Sir Patrick Vallance set an example by arriving at today’s Science and Technology Committee wearing a face mask and then explaining that it was safe for him to remove it because everyone was at least two metres away from him

Speaking to MPs on the science committee, Sir Patrick said: ‘It’s clear that the outcome has not been good in the UK; I think we can be absolutely clear about that. 

‘It’s also clear that we can see a band of countries that have done less well in the temperate zone. Countries that are very well connected internationally, countries that have got population structures of a certain type. 

‘So there are many factors that are going to play in as we look and say, well what is it that makes some countries [do] worse than others? 

‘And there will be decisions made that will turn out not to have been the right  decisions at the time.’

Arriving wearing his own face mask, Sir Patrick was then quizzed on what the scientific advice is behind the Government’s upcoming policy on masks.

From next Friday, July 24, it will be mandatory for all adults to wear face masks inside shops unless they have medical reasons for not doing so.

Until now, it had only been required on public transport and, before that rule started on June 15, the Government had advised against them.

The deputy chief medical officer, Dr Jenny Harries, even appeared in a video with Prime Minister Boris Johnson in which she said they could be troublesome because people fiddle with them so much and touch their faces.

But Sir Patrick said scientists had been saying for the past three months that masks can be beneficial.

He told MPs today: ‘If you go back, our advice on face masks was in April. 

‘And we said face masks are of marginal positive value when used in enclosed spaces where crowding may occur and you can’t keep two metres’ distance, which essentially is the advice that WHO [World Health Organization] have come up with and essentially is the advice that now forms the basis of policy… 

‘We were rather ahead of [the WHO] in terms of that particular piece of advice. I think there’s a danger of confusing operational accountability with scientific advice.’

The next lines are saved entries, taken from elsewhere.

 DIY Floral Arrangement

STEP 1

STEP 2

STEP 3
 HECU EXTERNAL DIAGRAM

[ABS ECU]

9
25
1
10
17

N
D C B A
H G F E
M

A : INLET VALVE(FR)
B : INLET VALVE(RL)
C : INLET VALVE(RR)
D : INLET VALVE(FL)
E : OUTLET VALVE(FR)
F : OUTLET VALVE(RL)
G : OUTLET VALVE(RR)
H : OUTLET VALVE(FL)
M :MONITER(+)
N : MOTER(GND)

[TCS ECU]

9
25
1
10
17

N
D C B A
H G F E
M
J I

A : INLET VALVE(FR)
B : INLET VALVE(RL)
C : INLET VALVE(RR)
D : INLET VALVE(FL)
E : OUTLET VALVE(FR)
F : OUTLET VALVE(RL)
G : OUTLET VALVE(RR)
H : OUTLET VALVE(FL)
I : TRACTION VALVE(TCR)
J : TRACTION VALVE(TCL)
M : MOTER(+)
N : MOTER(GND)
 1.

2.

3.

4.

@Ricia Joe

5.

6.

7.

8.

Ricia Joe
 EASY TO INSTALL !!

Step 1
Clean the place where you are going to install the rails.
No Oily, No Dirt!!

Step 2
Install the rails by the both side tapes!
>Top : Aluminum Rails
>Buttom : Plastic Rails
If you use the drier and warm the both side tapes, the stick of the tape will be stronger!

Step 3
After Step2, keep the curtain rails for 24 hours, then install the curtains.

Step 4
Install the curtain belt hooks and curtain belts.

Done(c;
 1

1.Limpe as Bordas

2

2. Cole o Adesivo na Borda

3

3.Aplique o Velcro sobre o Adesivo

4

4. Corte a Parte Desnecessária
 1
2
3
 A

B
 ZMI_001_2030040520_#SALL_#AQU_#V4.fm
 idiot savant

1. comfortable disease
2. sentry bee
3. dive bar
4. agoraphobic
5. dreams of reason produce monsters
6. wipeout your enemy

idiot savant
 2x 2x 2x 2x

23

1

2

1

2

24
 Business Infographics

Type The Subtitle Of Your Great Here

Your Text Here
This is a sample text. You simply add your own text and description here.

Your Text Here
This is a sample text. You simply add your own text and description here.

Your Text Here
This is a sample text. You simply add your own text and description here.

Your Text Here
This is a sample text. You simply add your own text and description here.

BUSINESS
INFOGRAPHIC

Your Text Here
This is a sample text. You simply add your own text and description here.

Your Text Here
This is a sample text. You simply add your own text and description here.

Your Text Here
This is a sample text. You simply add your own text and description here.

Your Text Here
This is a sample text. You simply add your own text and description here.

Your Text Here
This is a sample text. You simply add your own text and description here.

He explained repeatedly in the meeting that he and SAGE do not have the power to make or influence decisions, only to advise politicians and government ministers.

The chief scientist added: ‘It’s true that in April and during lockdown the value of face masks was rather minimal because most people aren’t going out. 

‘So it is sensible to think about timing… Timing now as we go into release of measures is a sensible time to start thinking about what other mitigating factors you want to put in place. 

‘For example, making the workplace completely Covid-secure in the middle of lockdown would have made no difference because nobody was going into workplaces.’